▸ **Activity**
Within the records below, reproduce without change the lines from the line that has "genus: Equus" through the line that has "label granularity: sequence-level", and only those.

▸ **Input**
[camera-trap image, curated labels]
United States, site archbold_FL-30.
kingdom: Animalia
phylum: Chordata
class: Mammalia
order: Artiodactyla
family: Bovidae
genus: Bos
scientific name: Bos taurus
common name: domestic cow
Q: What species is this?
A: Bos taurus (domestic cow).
==
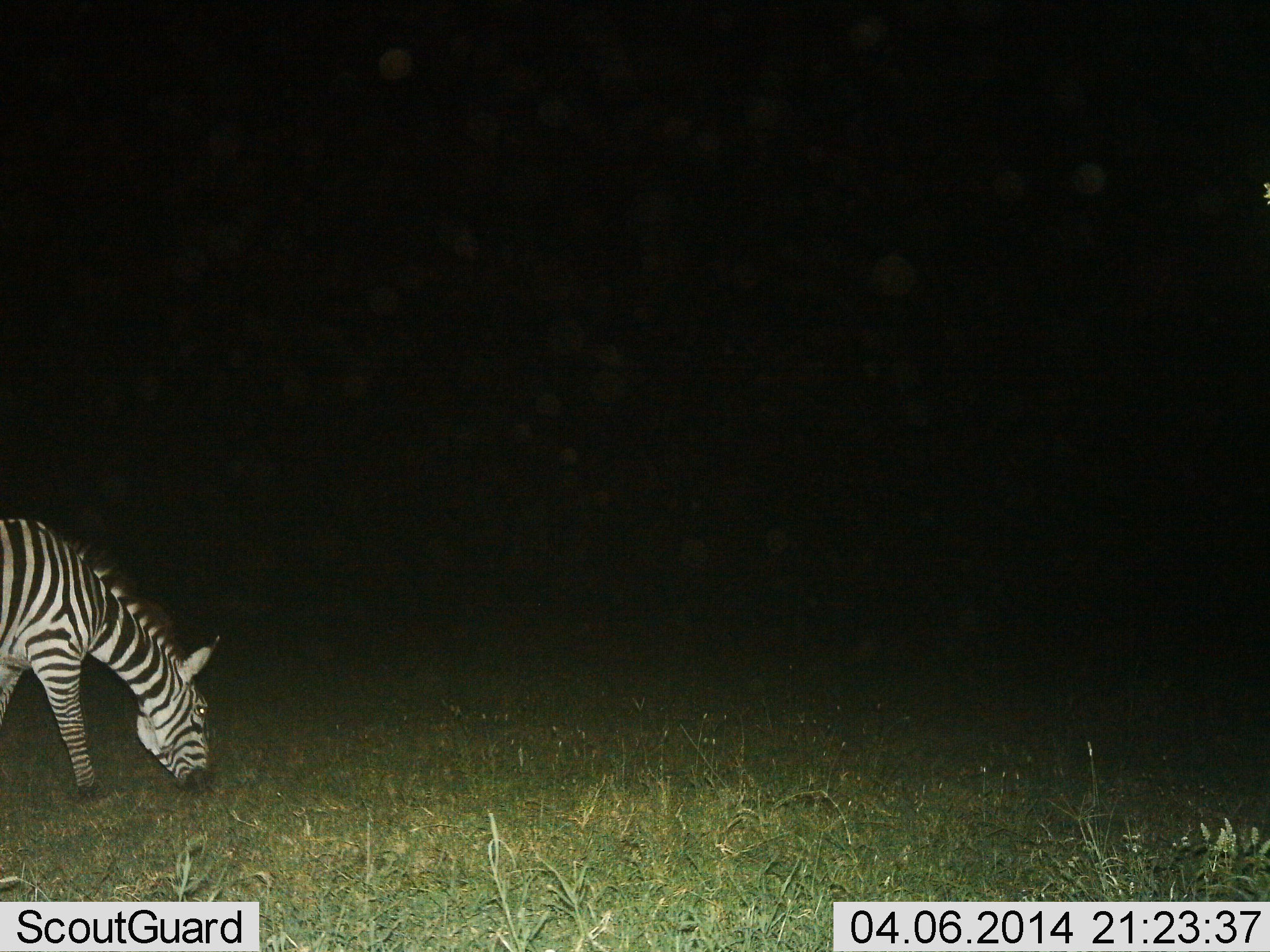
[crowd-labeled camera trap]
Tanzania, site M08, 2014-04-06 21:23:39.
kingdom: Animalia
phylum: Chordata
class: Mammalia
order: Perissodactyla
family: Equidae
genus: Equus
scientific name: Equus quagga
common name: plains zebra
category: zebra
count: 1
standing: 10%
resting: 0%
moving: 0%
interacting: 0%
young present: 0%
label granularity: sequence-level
==
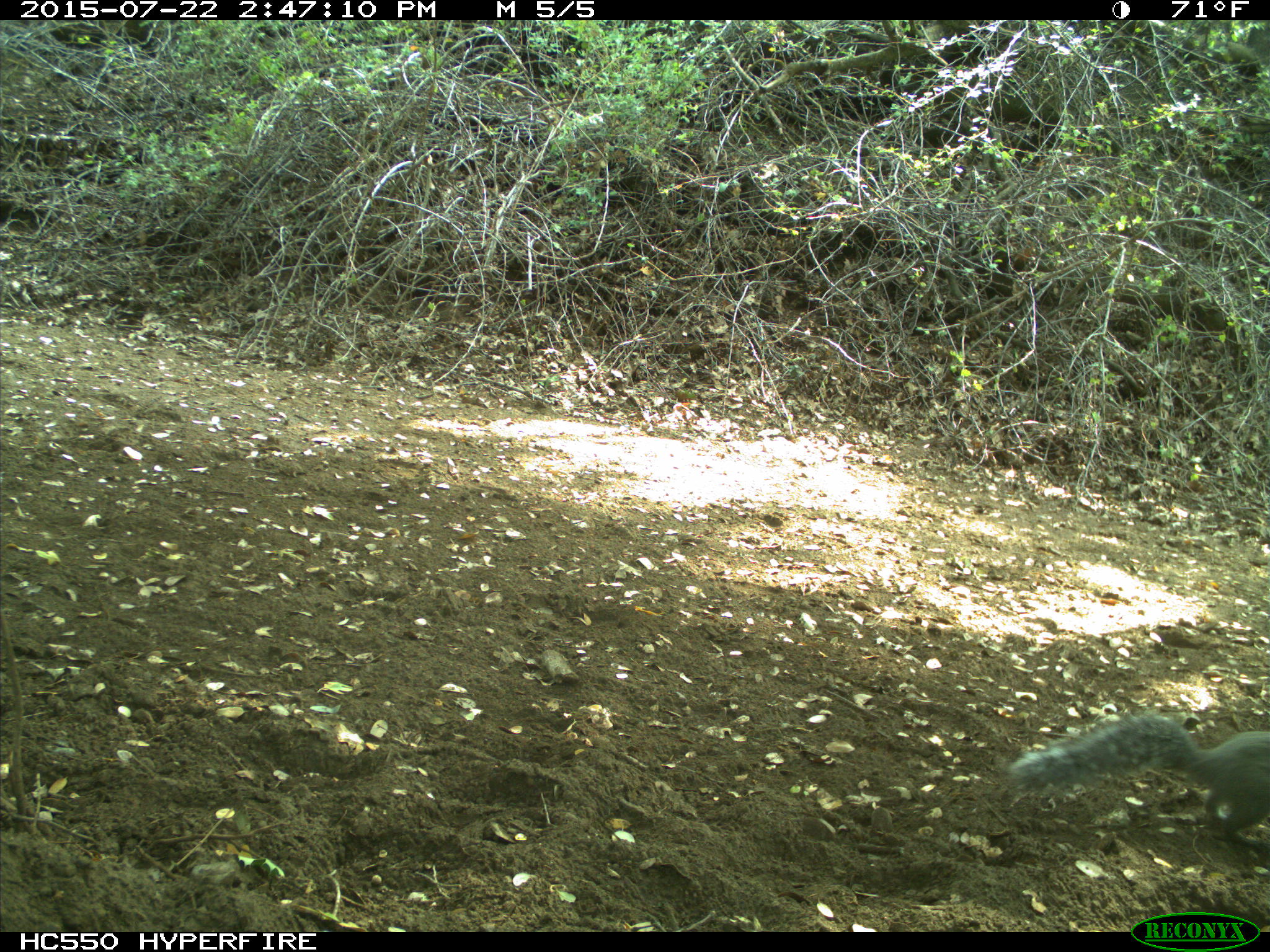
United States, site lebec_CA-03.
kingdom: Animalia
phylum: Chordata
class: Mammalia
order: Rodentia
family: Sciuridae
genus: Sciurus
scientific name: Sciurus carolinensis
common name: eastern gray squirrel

▸ **Output for this exercise**
genus: Equus
scientific name: Equus quagga
common name: plains zebra
category: zebra
count: 1
standing: 10%
resting: 0%
moving: 0%
interacting: 0%
young present: 0%
label granularity: sequence-level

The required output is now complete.